Sin embargo, la exconcursante africana reveló que su tajante «no» hacia la paraguaya desató una violenta e injusta ola de represalias en el mundo real por parte de un sector de fanáticos de Masi. Mavinga denunció públicamente haber recibido gravísimos ataques racistas e intimidaciones en las redes sociales, los cuales terminaron afectando directamente su vida privada y su fuente de sustento económico tras el cierre forzado de las cuentas de su peluquería. Con evidente indignación, la joven lamentó que el fanatismo ciego traspasara los límites del juego mediático para golpear su emprendimiento personal y sus turnos laborales.
A pesar de los duros momentos y el hostigamiento digital que le tocó enfrentar, Mavinga se mantuvo firme en sus convicciones y defendió su derecho a responder «con el corazón» frente al racismo estructural que todavía persiste en la sociedad.

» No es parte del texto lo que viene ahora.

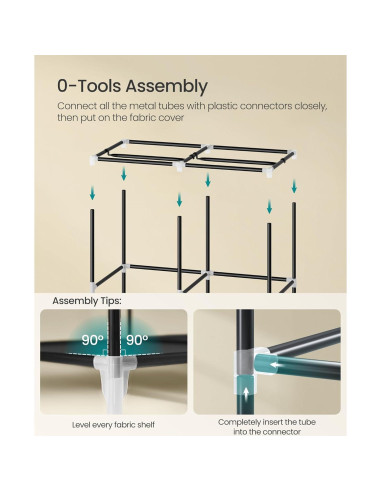 0-Tools Assembly

Connect all the metal tubes with plastic connectors closely, then put on the fabric cover

Assembly Tips:

90° 90°

Level every fabric shelf

Completely insert the tube into the connector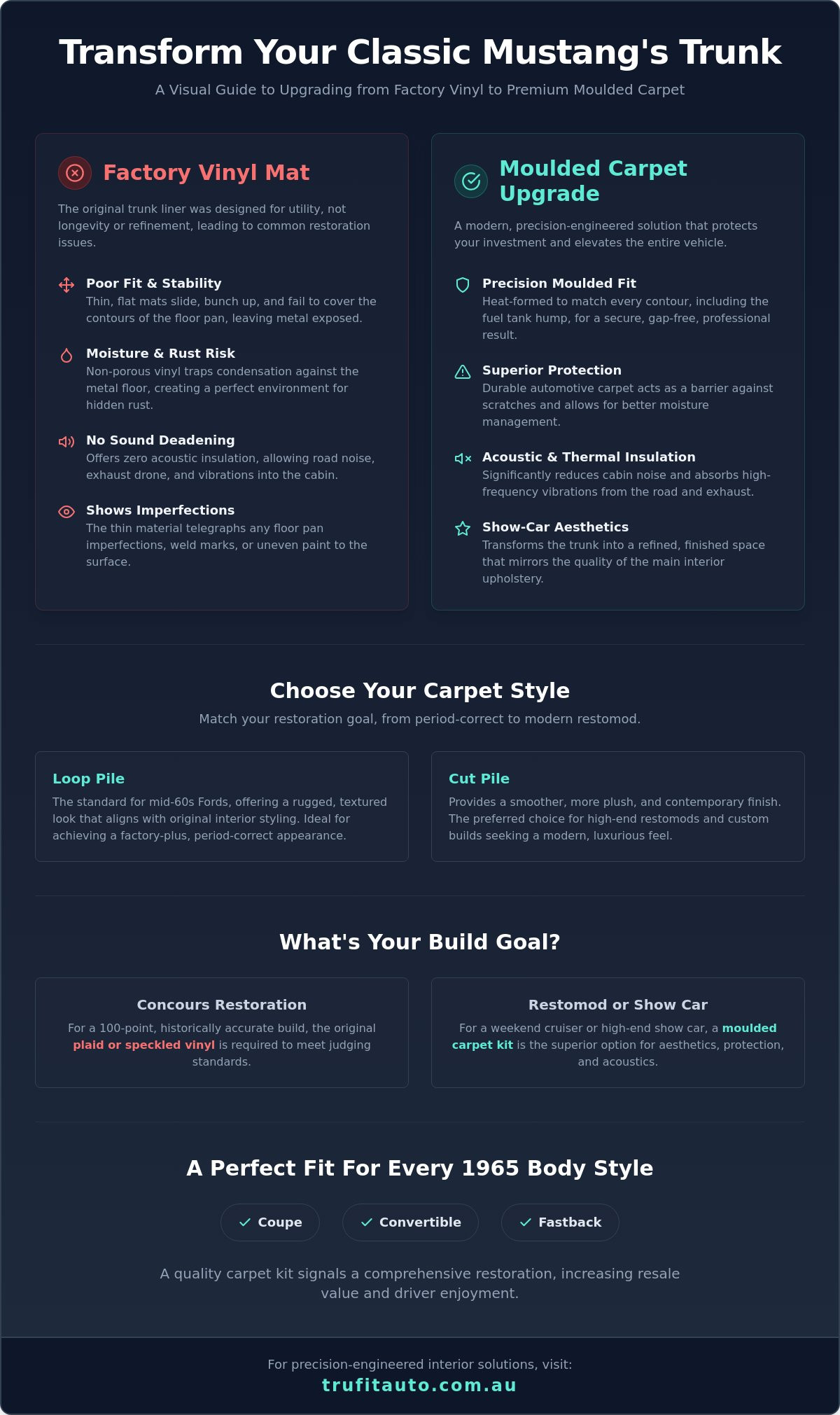 Transform Your Classic Mustang's Trunk

A Visual Guide to Upgrading from Factory Vinyl to Premium Moulded Carpet

Factory Vinyl Mat

The original trunk liner was designed for utility, not longevity or refinement, leading to common restoration issues.

Poor Fit & Stability
Thin, flat mats slide, bunch up, and fail to cover the contours of the floor pan, leaving metal exposed.

Moisture & Rust Risk
Non-porous vinyl traps condensation against the metal floor, creating a perfect environment for hidden rust.

No Sound Deadening
Offers zero acoustic insulation, allowing road noise, exhaust drone, and vibrations into the cabin.

Shows Imperfections
The thin material telegraphs any floor pan imperfections, weld marks, or uneven paint to the surface.

Moulded Carpet Upgrade

A modern, precision-engineered solution that protects your investment and elevates the entire vehicle.

Precision Moulded Fit
Heat-formed to match every contour, including the fuel tank hump, for a secure, gap-free, professional result.

Superior Protection
Durable automotive carpet acts as a barrier against scratches and allows for better moisture management.

Acoustic & Thermal Insulation
Significantly reduces cabin noise and absorbs high-frequency vibrations from the road and exhaust.

Show-Car Aesthetics
Transforms the trunk into a refined, finished space that mirrors the quality of the main interior upholstery.

Choose Your Carpet Style

Match your restoration goal, from period-correct to modern restomod.

Loop Pile
The standard for mid-60s Fords, offering a rugged, textured look that aligns with original interior styling. Ideal for achieving a factory-plus, period-correct appearance.

Cut Pile
Provides a smoother, more plush, and contemporary finish. The preferred choice for high-end restomods and custom builds seeking a modern, luxurious feel.

What's Your Build Goal?

Concours Restoration
For a 100-point, historically accurate build, the original plaid or speckled vinyl is required to meet judging standards.

Restomod or Show Car
For a weekend cruiser or high-end show car, a moulded carpet kit is the superior option for aesthetics, protection, and acoustics.

A Perfect Fit For Every 1965 Body Style

✓ Coupe ✓ Convertible ✓ Fastback

A quality carpet kit signals a comprehensive restoration, increasing resale value and driver enjoyment.

For precision-engineered interior solutions, visit:
trufitauto.com.au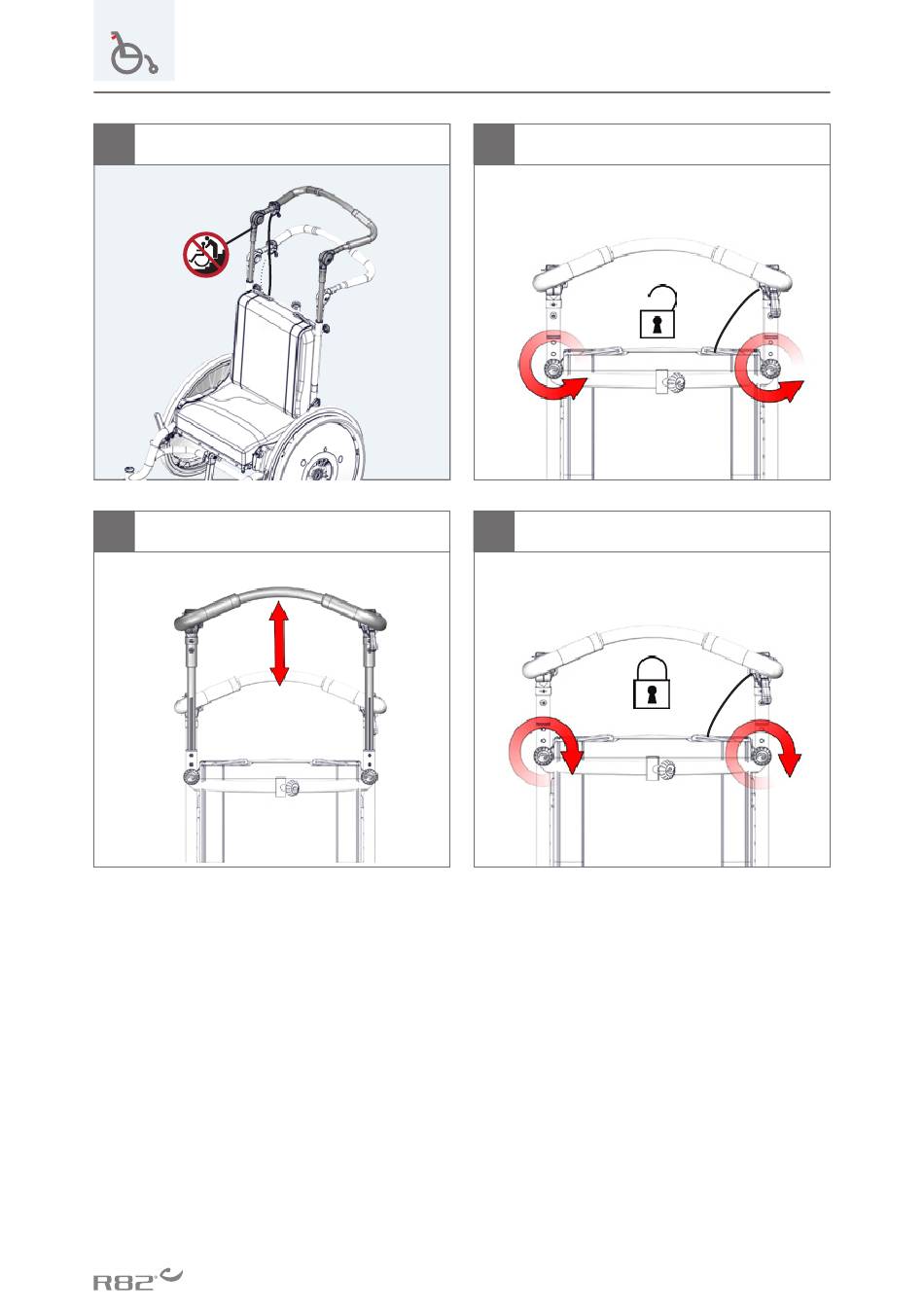 R82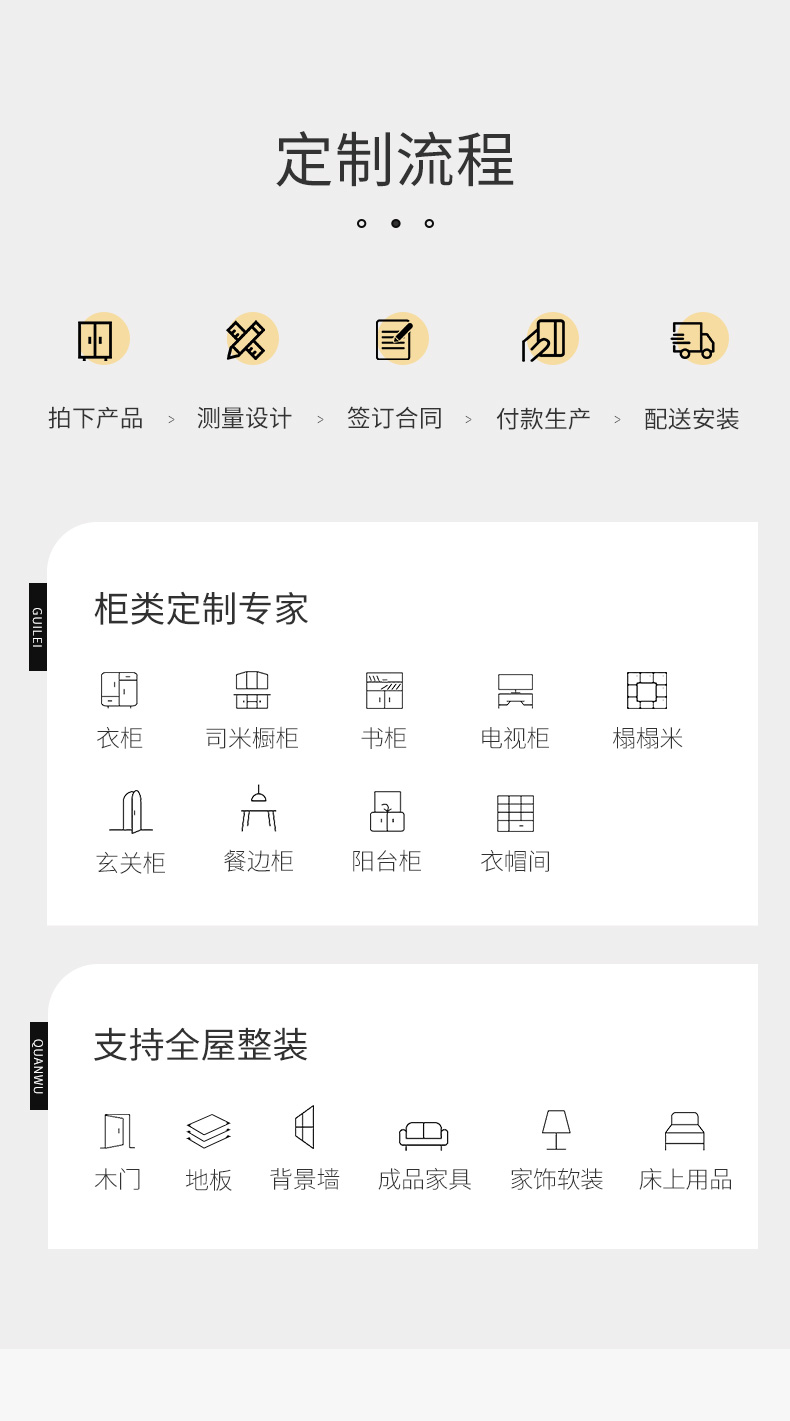 定制流程

拍下产品 > 测量设计 > 签订合同 > 付款生产 > 配送安装

GUILEI

柜类定制专家

衣柜 司米橱柜 书柜 电视柜 榻榻米

玄关柜 餐边柜 阳台柜 衣帽间

QUANWU

支持全屋整装

木门 地板 背景墙 成品家具 家饰软装 床上用品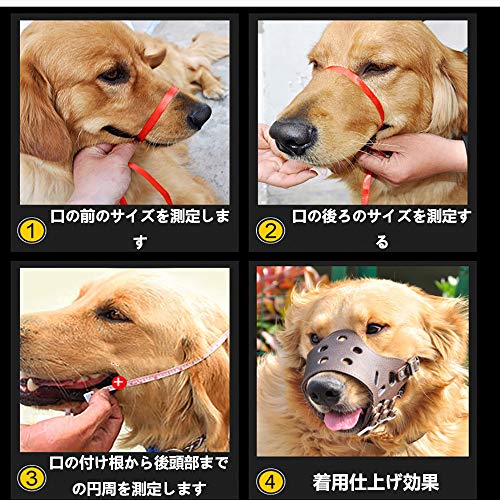 1 口の前のサイズを測定します

2 口の後ろのサイズを測定する

3 口の付け根から後頭部までの円周を測定します

4 着用仕上げ効果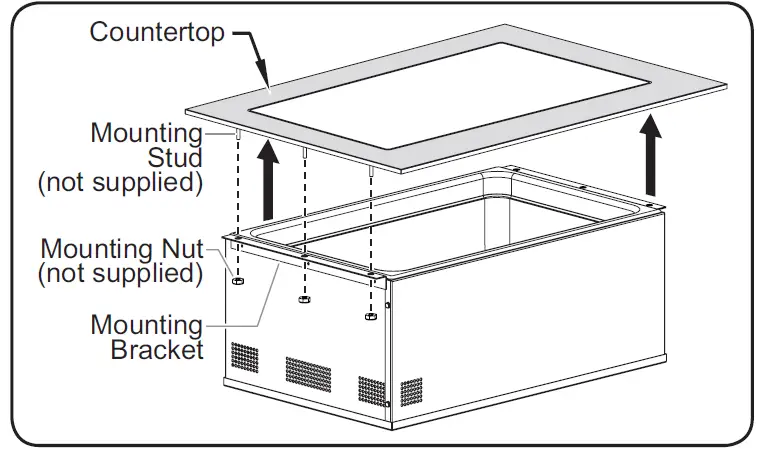 Countertop

Mounting Stud (not supplied)

Mounting Nut (not supplied)

Mounting Bracket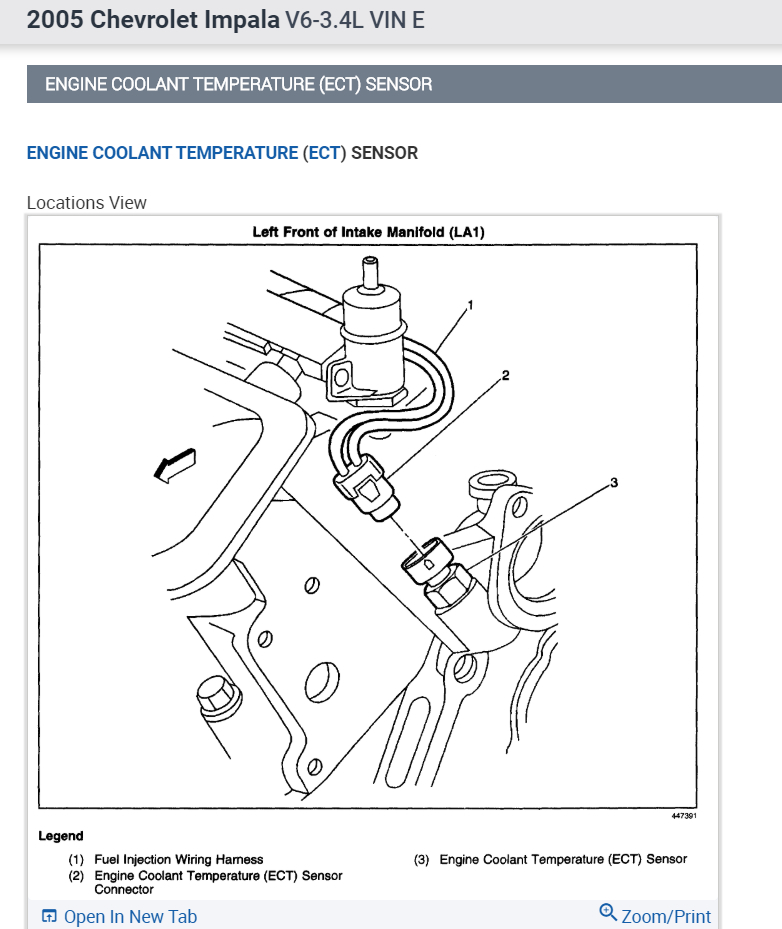 2005 Chevrolet Impala V6-3.4L VIN E

ENGINE COOLANT TEMPERATURE (ECT) SENSOR

ENGINE COOLANT TEMPERATURE (ECT) SENSOR

Locations View

Left Front of Intake Manifold (LA1)

1

2

3

447391

Legend

(1) Fuel Injection Wiring Harness
(2) Engine Coolant Temperature (ECT) Sensor Connector

(3) Engine Coolant Temperature (ECT) Sensor

Open In New Tab

Zoom/Print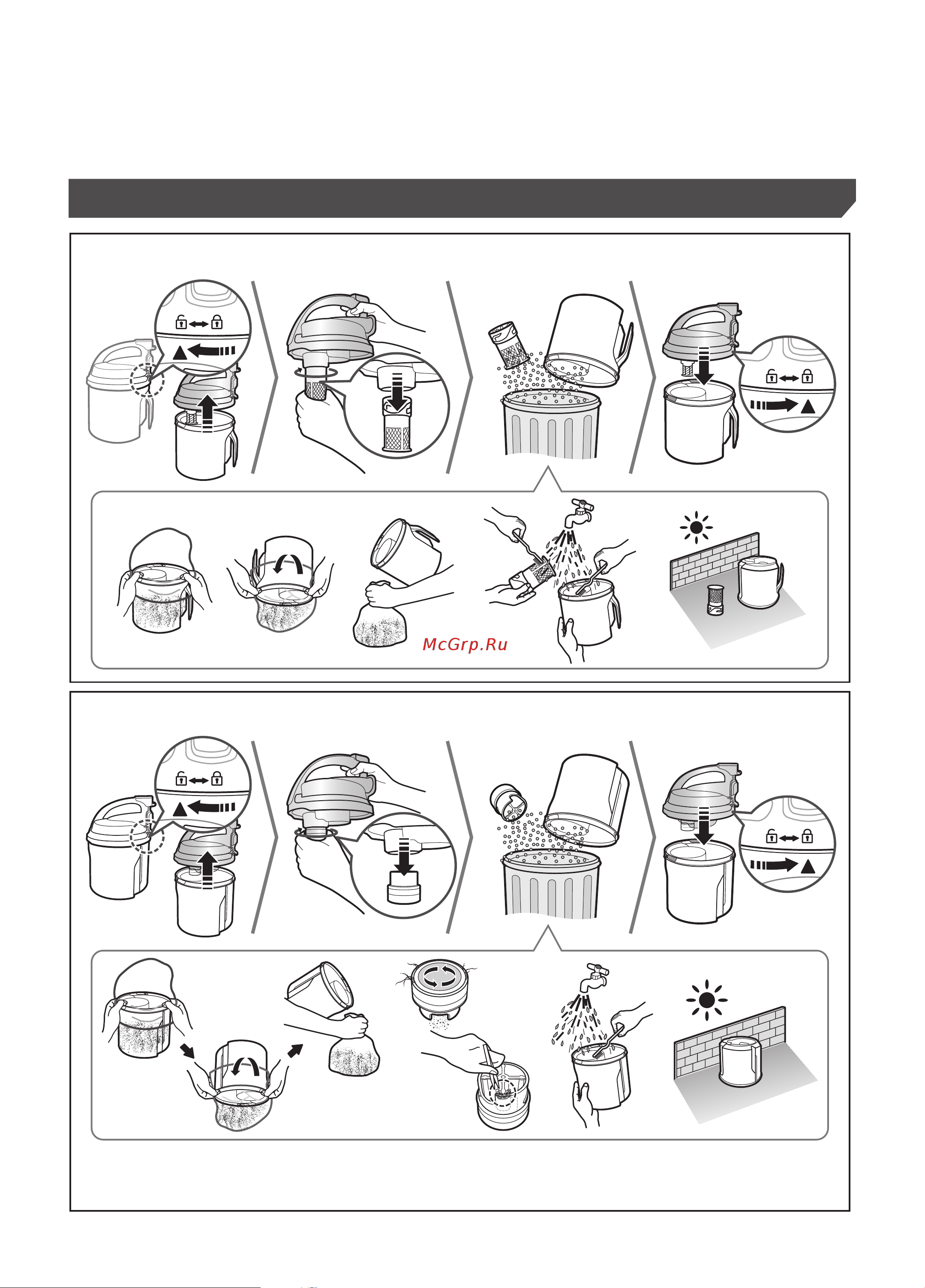 McGrp.Ru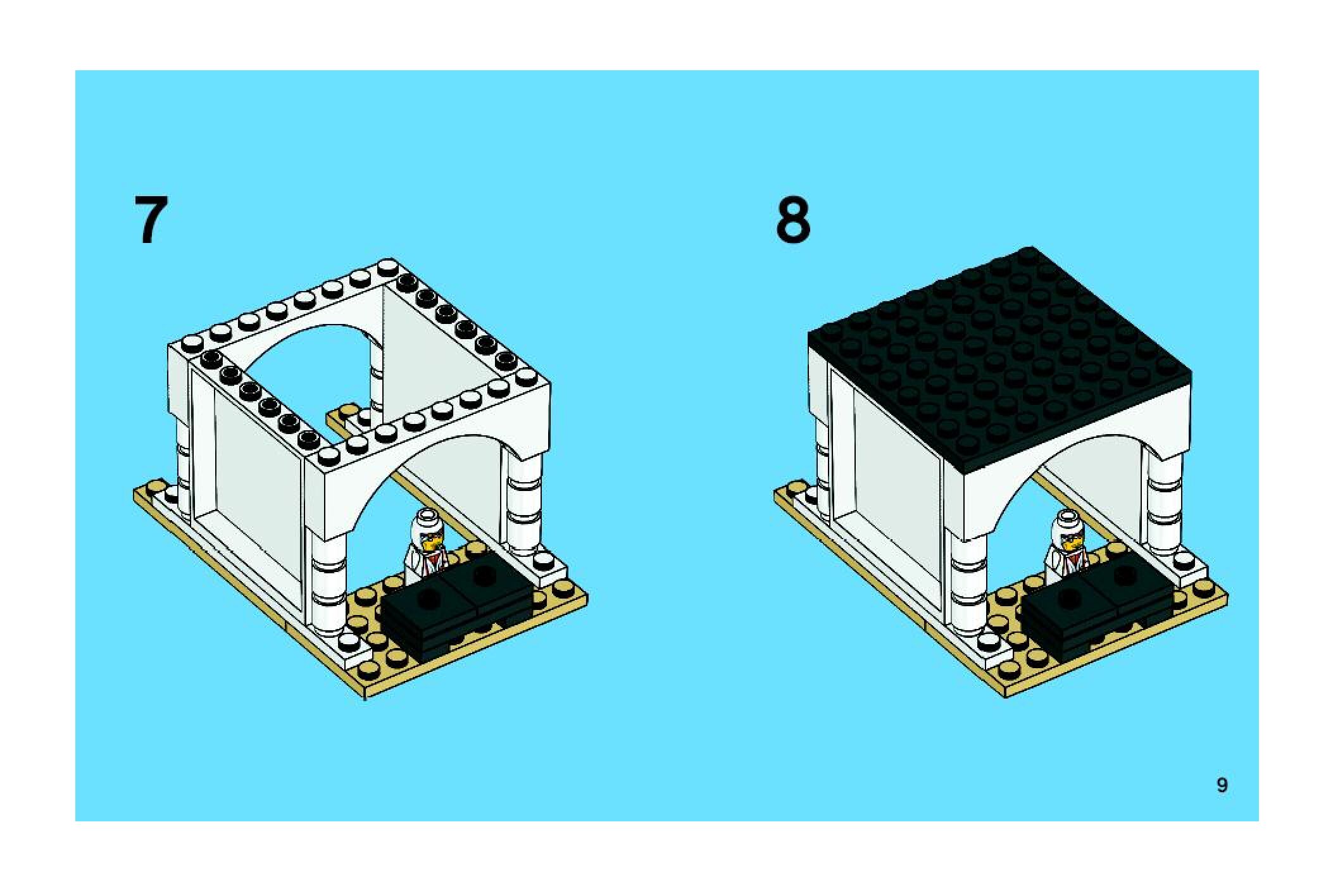 7

8

9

Al recordar los dolorosos comentarios y provocaciones que recibió minutos antes de la gala de repechaje, la participante cerró su descargo instando a la empatía colectiva y reafirmando que mantener una postura digna ante la ofensa es fundamental. De esta manera, el conflicto no solo expuso las tensiones dentro de la competencia televisiva, sino que también reabrió un necesario debate sobre los límites de la tolerancia y el respeto en los medios masivos.